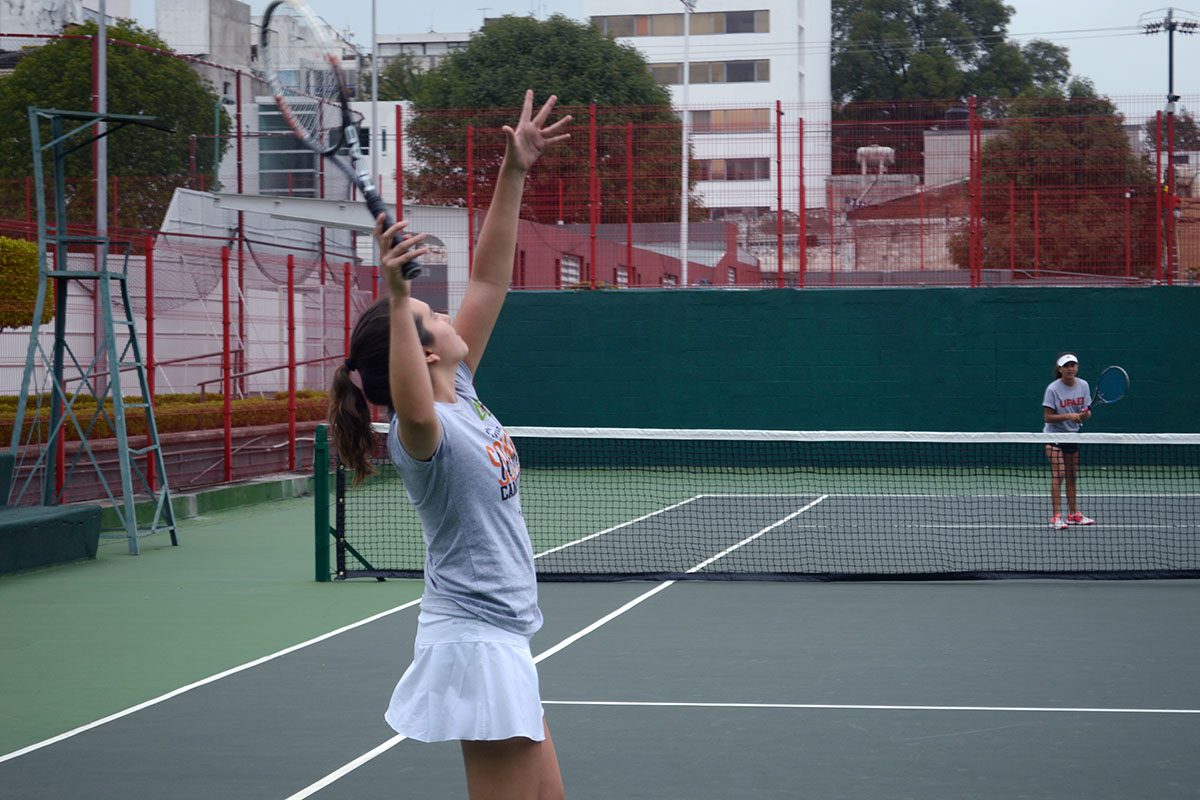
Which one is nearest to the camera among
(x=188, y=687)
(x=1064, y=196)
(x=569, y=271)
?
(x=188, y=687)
---
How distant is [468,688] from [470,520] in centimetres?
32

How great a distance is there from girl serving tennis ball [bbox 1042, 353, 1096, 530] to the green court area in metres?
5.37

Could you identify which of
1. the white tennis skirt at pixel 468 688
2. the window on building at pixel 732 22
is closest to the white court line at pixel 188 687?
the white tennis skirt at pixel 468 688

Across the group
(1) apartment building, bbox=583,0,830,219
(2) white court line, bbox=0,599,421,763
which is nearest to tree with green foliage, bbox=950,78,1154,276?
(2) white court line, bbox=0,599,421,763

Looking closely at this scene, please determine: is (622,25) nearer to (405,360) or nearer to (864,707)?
...
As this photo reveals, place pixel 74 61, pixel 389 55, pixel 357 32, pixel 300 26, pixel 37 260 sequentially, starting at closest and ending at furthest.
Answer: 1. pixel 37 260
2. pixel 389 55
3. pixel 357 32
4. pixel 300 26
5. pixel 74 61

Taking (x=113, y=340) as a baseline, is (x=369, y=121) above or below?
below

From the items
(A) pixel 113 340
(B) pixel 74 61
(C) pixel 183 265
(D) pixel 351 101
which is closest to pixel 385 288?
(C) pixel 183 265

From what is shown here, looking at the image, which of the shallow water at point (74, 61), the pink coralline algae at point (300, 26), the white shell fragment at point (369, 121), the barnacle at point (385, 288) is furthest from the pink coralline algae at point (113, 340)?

REQUIRED WORK -
Turn the material from the line with "Across the group" up to and including the line with "Looking closely at" into a numbered list, leaving out blank lines.

FINAL RESULT -
1. Across the group
2. (1) apartment building, bbox=583,0,830,219
3. (2) white court line, bbox=0,599,421,763
4. which is nearest to tree with green foliage, bbox=950,78,1154,276?
5. (2) white court line, bbox=0,599,421,763
6. Looking closely at this scene, please determine: is (622,25) nearer to (405,360) or nearer to (864,707)?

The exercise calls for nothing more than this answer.